The Cambodia WRI found that the key factors contributing reduce in resilience include:
- Economic: income is not stable and lower than the needs for a decent living, access to natural resources for livelihood and food security has been reducing over time
- Infrastructure: lack of effective early warning system, lack of access to recovery and rehabilitation assistance, and lack of structural protection.
- Social: lack of social security and protection mechanism for people living in poverty and most vulnerable groups, lack of knowledge on disaster risk reduction and preparedness, and decreasing role of the religious group for the emergency response which had been a strong solidarity culture of Cambodia before.
- Institutions: particularly the lack of disaster management plan and implementation, limited local emergency response system, and limited meaningful participation of women in planning and budgeting process at all level. Additionally, Cambodia’s Citizen Climate Budget by the NGO Forum on Cambodia in 2019 showed that in 2017 only 3% of the national expenditure was spent with climate change exclusive benefits, while only 10% of this budget focused on gender.
According to the Cambodia Women’s Resilience Index (WRI), by ActionAid Cambodia in December 2019, Cambodian women’s resilience index was scored at 0.56 and 0.59 for men. The Global Climate Index (2019), Cambodia was ranked at 19th/181 most affected country by climate change between 1998 and 2017. The intensity of and loss and damages by disasters (flood, drought, lightning, storm, squall, forest fire and global warming) has been increasing over time and access to power and control over resources within family, community and country are the key factors leading to weakening Cambodia resilience, especially in the context where Cambodia and the world have been increasingly impacted by disasters, climate change and non-environmental friendly development. Policies and action plans at the national level have been improving; however, inequality remains high at the local level in both the implementation process and results.

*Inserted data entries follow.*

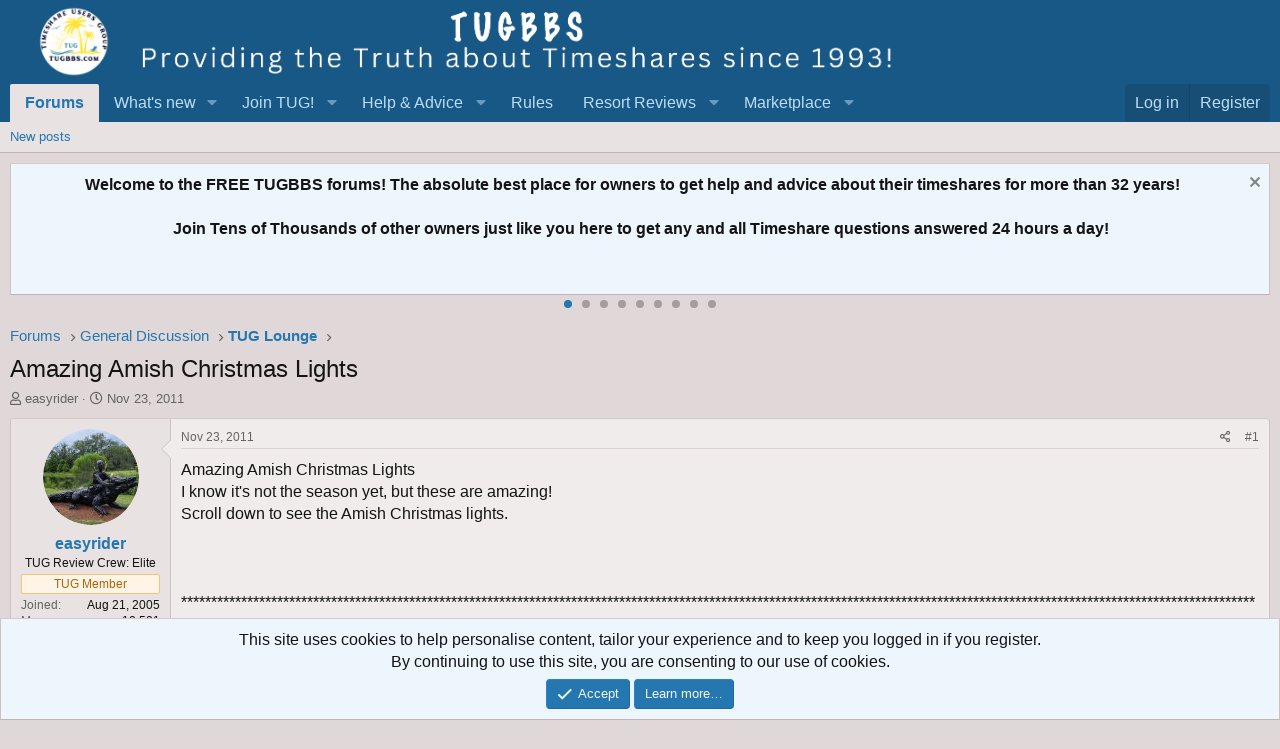

--- FILE ---
content_type: text/html; charset=utf-8
request_url: https://www.google.com/recaptcha/api2/aframe
body_size: 182
content:
<!DOCTYPE HTML><html><head><meta http-equiv="content-type" content="text/html; charset=UTF-8"></head><body><script nonce="3-lgwj6oDt7aRq95XNT_sg">/** Anti-fraud and anti-abuse applications only. See google.com/recaptcha */ try{var clients={'sodar':'https://pagead2.googlesyndication.com/pagead/sodar?'};window.addEventListener("message",function(a){try{if(a.source===window.parent){var b=JSON.parse(a.data);var c=clients[b['id']];if(c){var d=document.createElement('img');d.src=c+b['params']+'&rc='+(localStorage.getItem("rc::a")?sessionStorage.getItem("rc::b"):"");window.document.body.appendChild(d);sessionStorage.setItem("rc::e",parseInt(sessionStorage.getItem("rc::e")||0)+1);localStorage.setItem("rc::h",'1768742297395');}}}catch(b){}});window.parent.postMessage("_grecaptcha_ready", "*");}catch(b){}</script></body></html>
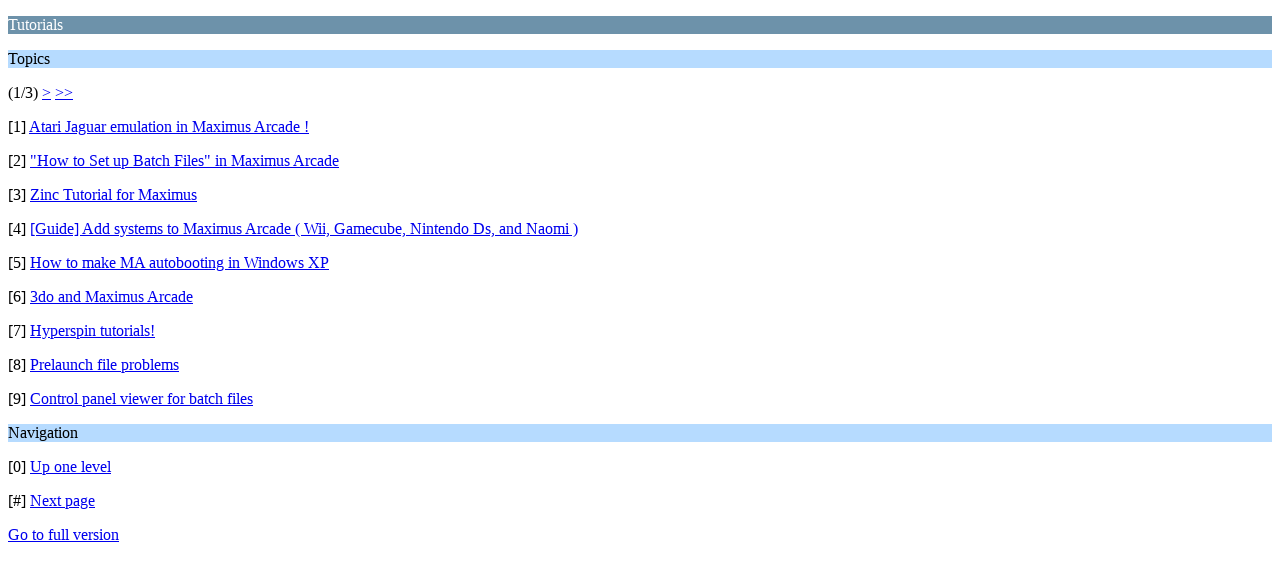

--- FILE ---
content_type: text/html; charset=ISO-8859-1
request_url: http://forum.arcadecontrols.com/index.php/board,48.0/wap2.html?PHPSESSID=5ed4lpeds81p1srnk0tp9jds2s
body_size: 859
content:
<?xml version="1.0" encoding="ISO-8859-1"?>
<!DOCTYPE html PUBLIC "-//WAPFORUM//DTD XHTML Mobile 1.0//EN" "http://www.wapforum.org/DTD/xhtml-mobile10.dtd">
<html xmlns="http://www.w3.org/1999/xhtml">
	<head>
		<title>Tutorials</title>
		<link rel="canonical" href="http://forum.arcadecontrols.com/index.php?board=48.0" />
		<link rel="stylesheet" href="http://forum.arcadecontrols.com/Themes/default/css/wireless.css" type="text/css" />
	</head>
	<body>
		<p class="catbg">Tutorials</p>
		<p class="titlebg">Topics</p>
		<p class="windowbg">(1/3) <a href="http://forum.arcadecontrols.com/index.php/board,48.9/wap2.html?PHPSESSID=5ed4lpeds81p1srnk0tp9jds2s">&gt;</a> <a href="http://forum.arcadecontrols.com/index.php/board,48.18/wap2.html?PHPSESSID=5ed4lpeds81p1srnk0tp9jds2s">&gt;&gt;</a> </p>
		<p class="windowbg">[1] <a href="http://forum.arcadecontrols.com/index.php/topic,97248.0/wap2.html?PHPSESSID=5ed4lpeds81p1srnk0tp9jds2s" accesskey="1"> Atari Jaguar emulation in Maximus Arcade !</a></p>
		<p class="windowbg">[2] <a href="http://forum.arcadecontrols.com/index.php/topic,104725.0/wap2.html?PHPSESSID=5ed4lpeds81p1srnk0tp9jds2s" accesskey="2">&quot;How to Set up Batch Files&quot; in Maximus Arcade</a></p>
		<p class="windowbg">[3] <a href="http://forum.arcadecontrols.com/index.php/topic,104049.0/wap2.html?PHPSESSID=5ed4lpeds81p1srnk0tp9jds2s" accesskey="3">Zinc Tutorial for Maximus</a></p>
		<p class="windowbg">[4] <a href="http://forum.arcadecontrols.com/index.php/topic,101463.0/wap2.html?PHPSESSID=5ed4lpeds81p1srnk0tp9jds2s" accesskey="4">[Guide] Add systems to Maximus Arcade ( Wii, Gamecube, Nintendo Ds, and Naomi )</a></p>
		<p class="windowbg">[5] <a href="http://forum.arcadecontrols.com/index.php/topic,104067.0/wap2.html?PHPSESSID=5ed4lpeds81p1srnk0tp9jds2s" accesskey="5">How to make MA autobooting in Windows XP</a></p>
		<p class="windowbg">[6] <a href="http://forum.arcadecontrols.com/index.php/topic,159051.0/wap2.html?PHPSESSID=5ed4lpeds81p1srnk0tp9jds2s" accesskey="6">3do and Maximus Arcade</a></p>
		<p class="windowbg">[7] <a href="http://forum.arcadecontrols.com/index.php/topic,157940.0/wap2.html?PHPSESSID=5ed4lpeds81p1srnk0tp9jds2s" accesskey="7">Hyperspin tutorials!</a></p>
		<p class="windowbg">[8] <a href="http://forum.arcadecontrols.com/index.php/topic,156437.0/wap2.html?PHPSESSID=5ed4lpeds81p1srnk0tp9jds2s" accesskey="8">Prelaunch file problems</a></p>
		<p class="windowbg">[9] <a href="http://forum.arcadecontrols.com/index.php/topic,154332.0/wap2.html?PHPSESSID=5ed4lpeds81p1srnk0tp9jds2s" accesskey="9">Control panel viewer for batch files</a></p>
		<p class="titlebg">Navigation</p>
		<p class="windowbg">[0] <a href="http://forum.arcadecontrols.com/index.php/board,46.0/wap2.html?PHPSESSID=5ed4lpeds81p1srnk0tp9jds2s" accesskey="0">Up one level</a></p>
		<p class="windowbg">[#] <a href="http://forum.arcadecontrols.com/index.php/board,48.9/wap2.html?PHPSESSID=5ed4lpeds81p1srnk0tp9jds2s" accesskey="#">Next page</a></p>
		<a href="http://forum.arcadecontrols.com/index.php/board,48.0/nowap.html?PHPSESSID=5ed4lpeds81p1srnk0tp9jds2s" rel="nofollow">Go to full version</a>
	</body>
</html>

To respond to the above issues and needs, with the financial support from the Australian Department of Foreign Affairs and Trade (DFAT), United Nations Development Programme (UNDP) and United Nations Entity for Gender Equality and the Empowerment of Women (UN Women), ActionAid Cambodia in partnership with three local implementing partners – Mlup Promviheathor Center (MPC) in Koh Kong, Children and Women Development Center in Cambodia (CWDCC) in Kampot, and Rural Friend Community for Development (RFCD) in Pursat have been working closely with the National and Sub-national Committees for Disaster Management to strengthen the capacity of women in community and women in Commune Committee for Disaster Management or disaster management structure. Through the selection process participated by the local authorities and the Provincial Departments and District Offices of Women’s Affairs, 46 women were selected as the Woman Champions for Disaster Risk Reduction and Climate Change (DRR/CC) in 4 provinces: Kampot (9 women), Pursat (14 women), Koh Kong (21 women) and Phnom Penh (2 women) in order to promote women’s participation in decision-making, so that they could contribute to the solutions and improve woman’s gendered responsiveness in DRR/ CCA in their communities.